- _EXTRACT_:

+++

ACCEPTANCE. Receipt of this Warrant by the Holder shall constitute acceptance of and agreement to all of the terms and
conditions contained herein.
15.
GOVERNING LAW. This Warrant and all rights, obligations and liabilities hereunder shall be governed by the laws of the
State of New York without regard to the principles of conflict of laws.
16.
DESCRIPTIVE HEADINGS. The descriptive headings of the several paragraphs of this Warrant are inserted for convenience
only and do not constitute a part of this Warrant. The language in this Warrant shall be construed as to its fair meaning
without regard to which party drafted this Warrant.
17.
SEVERABILITY. The invalidity or unenforceability of any provision of this Warrant in any jurisdiction shall not affect
the validity or enforceability of such provision in any other jurisdiction, or affect any other provision of this Warrant, which shall
remain in full force and effect.

+++

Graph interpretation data
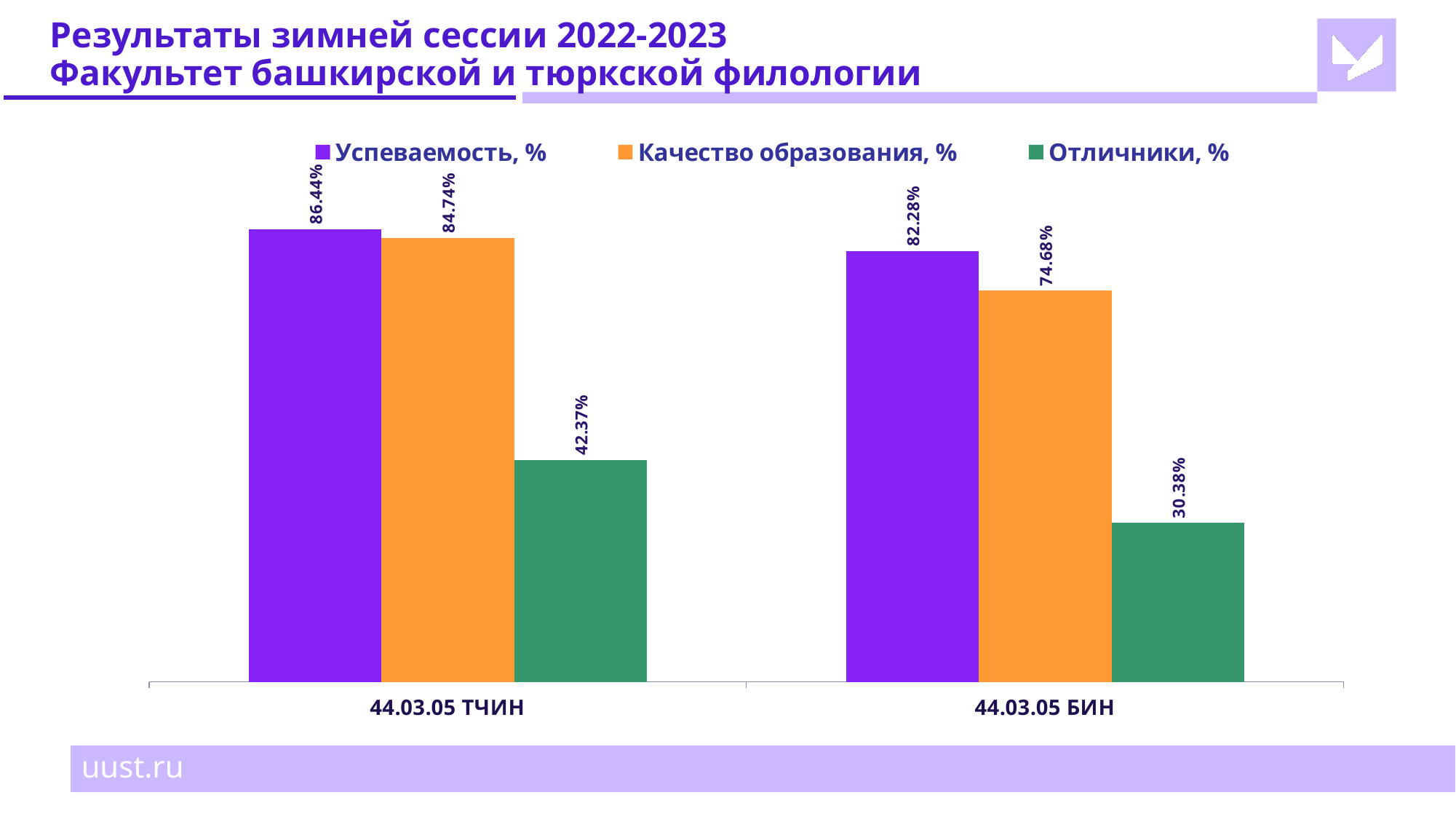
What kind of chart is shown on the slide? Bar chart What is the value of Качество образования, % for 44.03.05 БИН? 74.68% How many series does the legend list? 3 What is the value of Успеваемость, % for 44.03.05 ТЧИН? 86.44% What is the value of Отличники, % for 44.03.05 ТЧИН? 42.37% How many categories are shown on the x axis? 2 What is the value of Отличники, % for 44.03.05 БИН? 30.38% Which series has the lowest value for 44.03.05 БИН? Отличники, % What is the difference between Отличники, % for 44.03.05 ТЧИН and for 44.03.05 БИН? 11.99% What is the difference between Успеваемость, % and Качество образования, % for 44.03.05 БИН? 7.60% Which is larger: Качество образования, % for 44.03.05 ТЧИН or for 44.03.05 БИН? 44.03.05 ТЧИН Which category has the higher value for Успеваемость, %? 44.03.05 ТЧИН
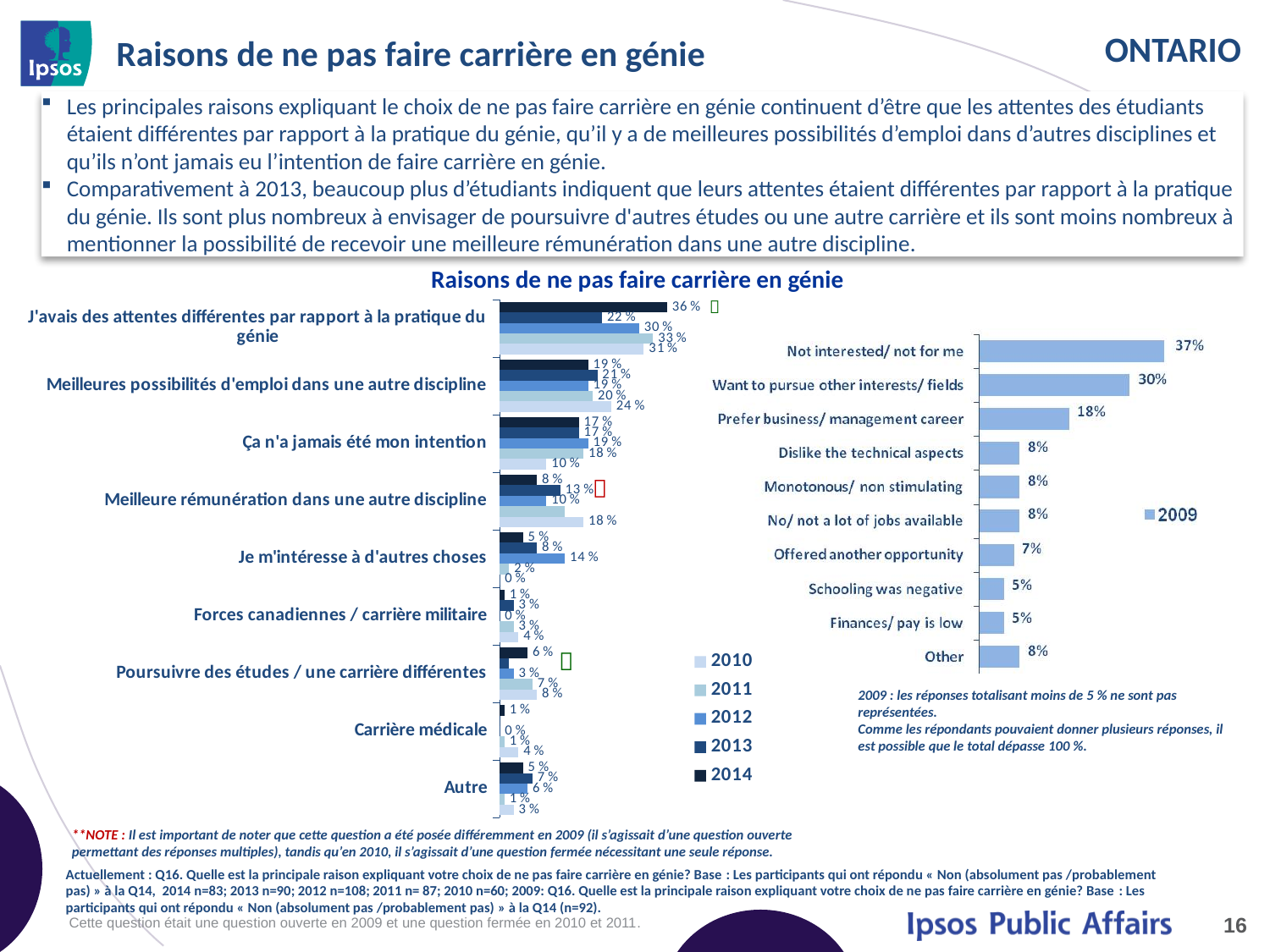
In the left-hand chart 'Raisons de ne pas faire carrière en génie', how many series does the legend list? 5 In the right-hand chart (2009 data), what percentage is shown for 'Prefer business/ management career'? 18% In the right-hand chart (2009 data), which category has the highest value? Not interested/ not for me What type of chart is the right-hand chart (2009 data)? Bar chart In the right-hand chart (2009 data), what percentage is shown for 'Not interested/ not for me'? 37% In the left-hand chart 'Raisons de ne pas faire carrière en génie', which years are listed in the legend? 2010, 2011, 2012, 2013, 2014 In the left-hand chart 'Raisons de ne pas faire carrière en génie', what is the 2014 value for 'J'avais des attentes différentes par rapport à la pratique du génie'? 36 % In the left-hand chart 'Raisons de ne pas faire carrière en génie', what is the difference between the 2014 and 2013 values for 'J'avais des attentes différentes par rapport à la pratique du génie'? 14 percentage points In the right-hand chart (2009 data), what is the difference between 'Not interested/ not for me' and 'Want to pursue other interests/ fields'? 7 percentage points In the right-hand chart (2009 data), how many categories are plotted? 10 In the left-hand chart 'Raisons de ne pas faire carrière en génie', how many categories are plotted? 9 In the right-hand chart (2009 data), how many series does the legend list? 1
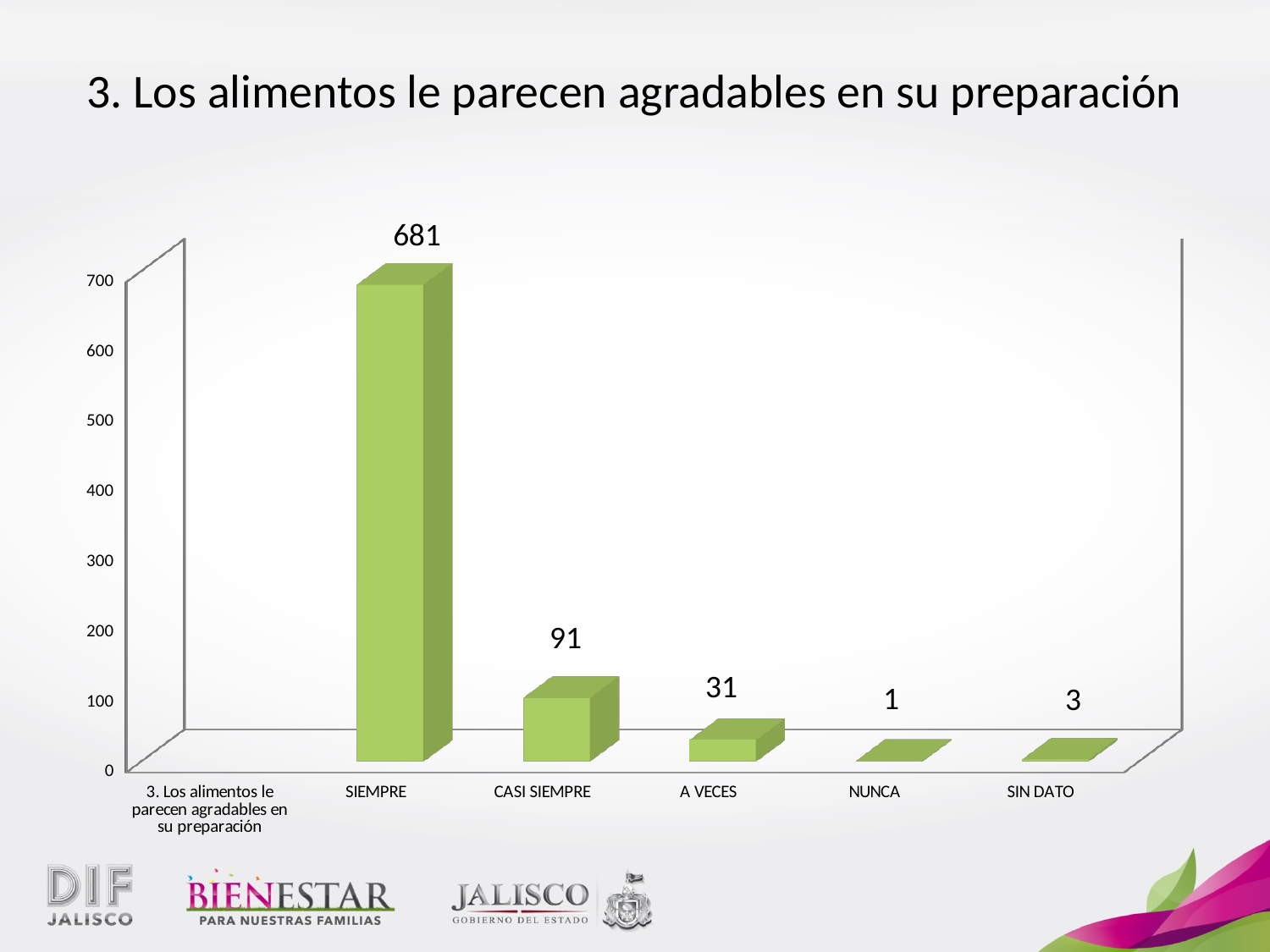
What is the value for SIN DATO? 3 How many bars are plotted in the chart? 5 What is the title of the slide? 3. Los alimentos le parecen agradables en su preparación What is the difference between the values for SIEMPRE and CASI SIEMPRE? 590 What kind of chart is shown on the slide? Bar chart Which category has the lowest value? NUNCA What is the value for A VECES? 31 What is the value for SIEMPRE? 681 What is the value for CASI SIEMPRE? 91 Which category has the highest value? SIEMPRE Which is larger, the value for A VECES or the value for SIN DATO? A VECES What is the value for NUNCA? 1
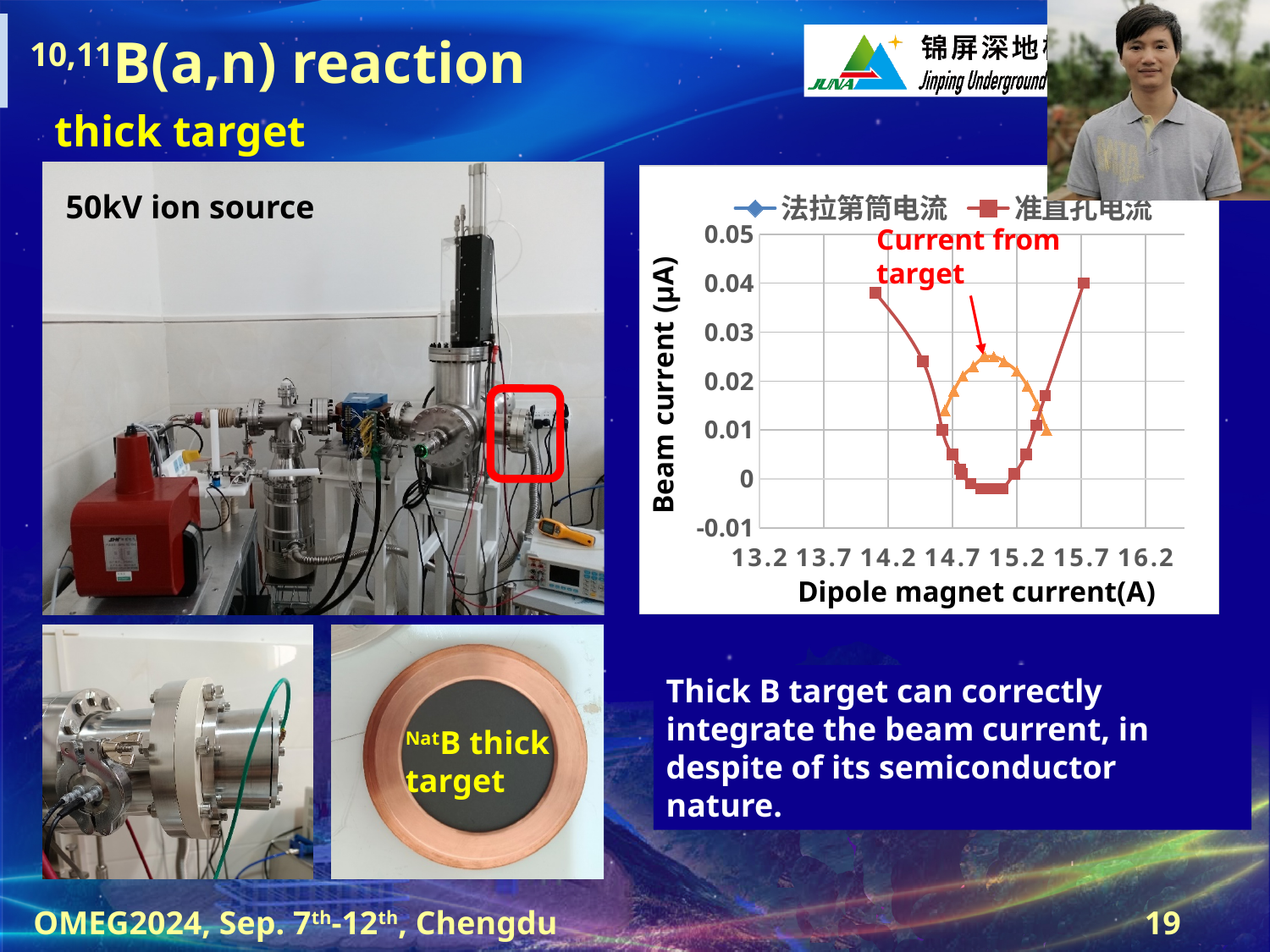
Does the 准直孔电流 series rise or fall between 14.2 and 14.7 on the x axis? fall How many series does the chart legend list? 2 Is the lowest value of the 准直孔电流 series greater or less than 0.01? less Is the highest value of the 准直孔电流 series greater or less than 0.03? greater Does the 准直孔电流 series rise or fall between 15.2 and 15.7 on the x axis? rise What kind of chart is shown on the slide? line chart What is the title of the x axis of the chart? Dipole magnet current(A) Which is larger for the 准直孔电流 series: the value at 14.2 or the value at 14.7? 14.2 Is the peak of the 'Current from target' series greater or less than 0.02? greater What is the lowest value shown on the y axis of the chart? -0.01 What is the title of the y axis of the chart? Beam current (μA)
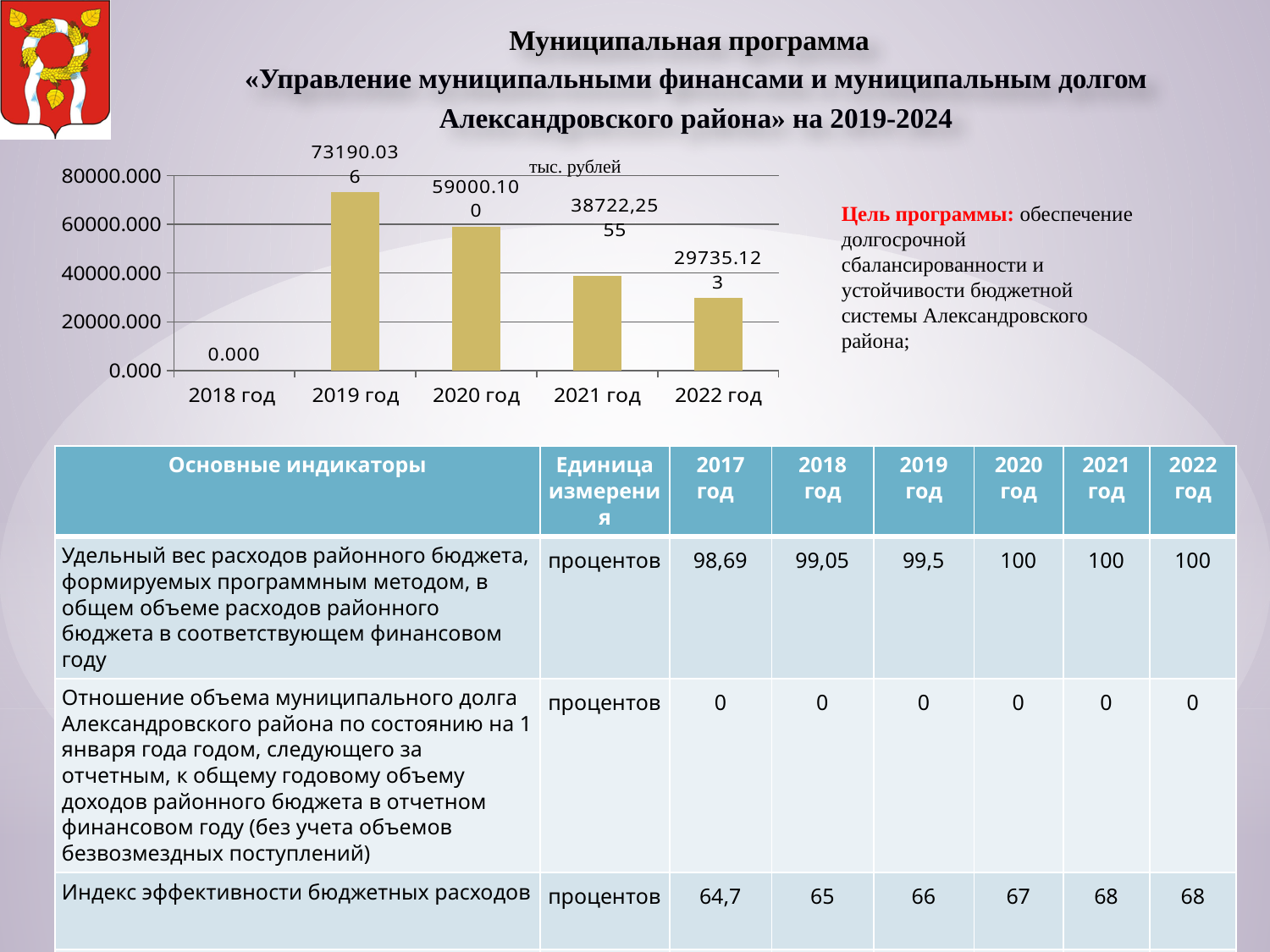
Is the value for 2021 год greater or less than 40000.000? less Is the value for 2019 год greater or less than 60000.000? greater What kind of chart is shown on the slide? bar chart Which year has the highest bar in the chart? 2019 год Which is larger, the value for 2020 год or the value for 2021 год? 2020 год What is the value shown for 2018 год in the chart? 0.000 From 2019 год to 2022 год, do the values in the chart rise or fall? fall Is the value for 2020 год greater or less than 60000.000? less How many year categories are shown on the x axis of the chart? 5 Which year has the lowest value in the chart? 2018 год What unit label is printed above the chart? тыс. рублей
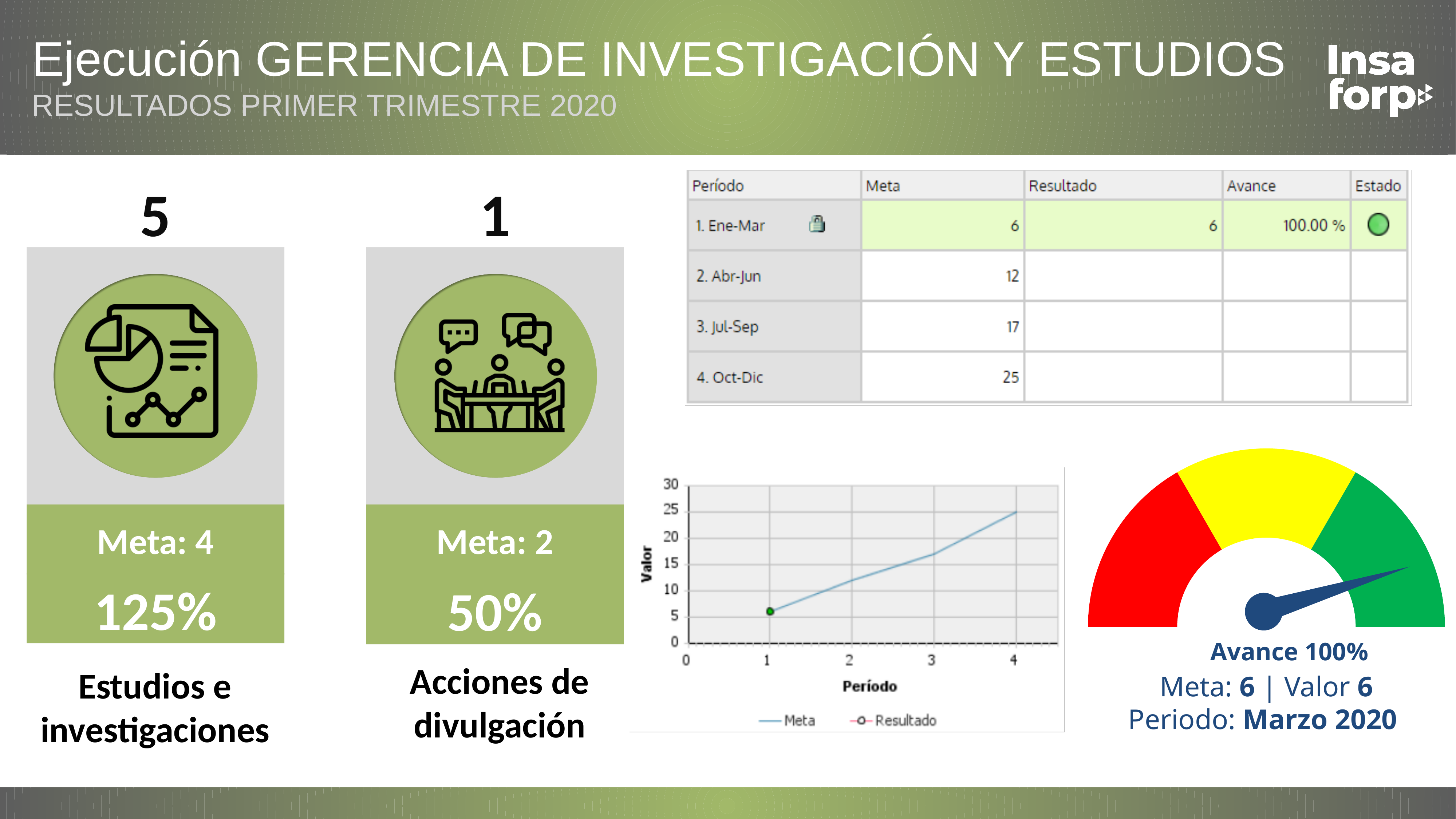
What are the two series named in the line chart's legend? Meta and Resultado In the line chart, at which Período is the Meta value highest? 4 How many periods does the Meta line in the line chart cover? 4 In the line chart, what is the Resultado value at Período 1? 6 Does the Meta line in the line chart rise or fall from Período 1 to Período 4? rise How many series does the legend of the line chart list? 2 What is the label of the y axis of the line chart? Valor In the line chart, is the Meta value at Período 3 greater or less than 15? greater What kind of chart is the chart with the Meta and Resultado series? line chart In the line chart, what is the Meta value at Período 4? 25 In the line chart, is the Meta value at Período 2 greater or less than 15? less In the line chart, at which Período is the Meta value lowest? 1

+++

- _INSTRUCTION A_:
Repeat the part of the warrant excerpt starting with "GOVERNING LAW. This" and going on through "drafted this Warrant.".
- _INSTRUCTION B_:
Pull out every row that contains the string "line".
The warrant excerpt and the rows have no connection to each other.

- _WRITTEN SOLUTION A_:
GOVERNING LAW. This Warrant and all rights, obligations and liabilities hereunder shall be governed by the laws of the
State of New York without regard to the principles of conflict of laws.
16.
DESCRIPTIVE HEADINGS. The descriptive headings of the several paragraphs of this Warrant are inserted for convenience
only and do not constitute a part of this Warrant. The language in this Warrant shall be construed as to its fair meaning
without regard to which party drafted this Warrant.

- _WRITTEN SOLUTION B_:
Does the 准直孔电流 series rise or fall between 14.2 and 14.7 on the x axis? fall How many series does the chart legend list? 2 Is the lowest value of the 准直孔电流 series greater or less than 0.01? less Is the highest value of the 准直孔电流 series greater or less than 0.03? greater Does the 准直孔电流 series rise or fall between 15.2 and 15.7 on the x axis? rise What kind of chart is shown on the slide? line chart What is the title of the x axis of the chart? Dipole magnet current(A) Which is larger for the 准直孔电流 series: the value at 14.2 or the value at 14.7? 14.2 Is the peak of the 'Current from target' series greater or less than 0.02? greater What is the lowest value shown on the y axis of the chart? -0.01 What is the title of the y axis of the chart? Beam current (μA)
What are the two series named in the line chart's legend? Meta and Resultado In the line chart, at which Período is the Meta value highest? 4 How many periods does the Meta line in the line chart cover? 4 In the line chart, what is the Resultado value at Período 1? 6 Does the Meta line in the line chart rise or fall from Período 1 to Período 4? rise How many series does the legend of the line chart list? 2 What is the label of the y axis of the line chart? Valor In the line chart, is the Meta value at Período 3 greater or less than 15? greater What kind of chart is the chart with the Meta and Resultado series? line chart In the line chart, what is the Meta value at Período 4? 25 In the line chart, is the Meta value at Período 2 greater or less than 15? less In the line chart, at which Período is the Meta value lowest? 1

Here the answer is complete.